This isn't a problem just with Firefox, but with all full browsers today (the various midget text-mode ones excluded).
Any non-trivial program contains bugs and vulnerabilities proportional to its size, and the relationship between size and inherent problem-count is probably a lot worse than linear. This is true for all programs and all systems, but it is especially true for monolithic ones, and to a very large extent the main body of modern browsers is quite monolithic. Even the plugins load into the same address space in most cases, although there are exceptions to this in the browser world.
The present situation is not good, and everyone is familiar with the consequences of it: the web browser is by far the most crash-prone of all applications present in our operating systems today.

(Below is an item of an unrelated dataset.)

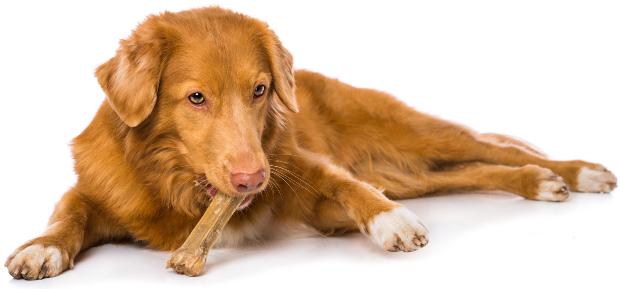 Hund kaut auf einem Kauknochen - Leckereien für Hunde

Is there a solution to this on the horizon? Not at present, because developers in all the most popular programming languages almost always implement monolithic systems (because the languages encourage it and the courses teach it), and are highly adverse to extreme modularization. Again, there are exceptions, but they are rare.
We are living in a bit of a Dark Age in this area currently, and I don't forsee any change within the next five years at least.
"The question of whether machines can think is no more interesting than [] whether submarines can swim" - Dijkstra
If you take a look at what this is doing, there's much less to it than meets the eye.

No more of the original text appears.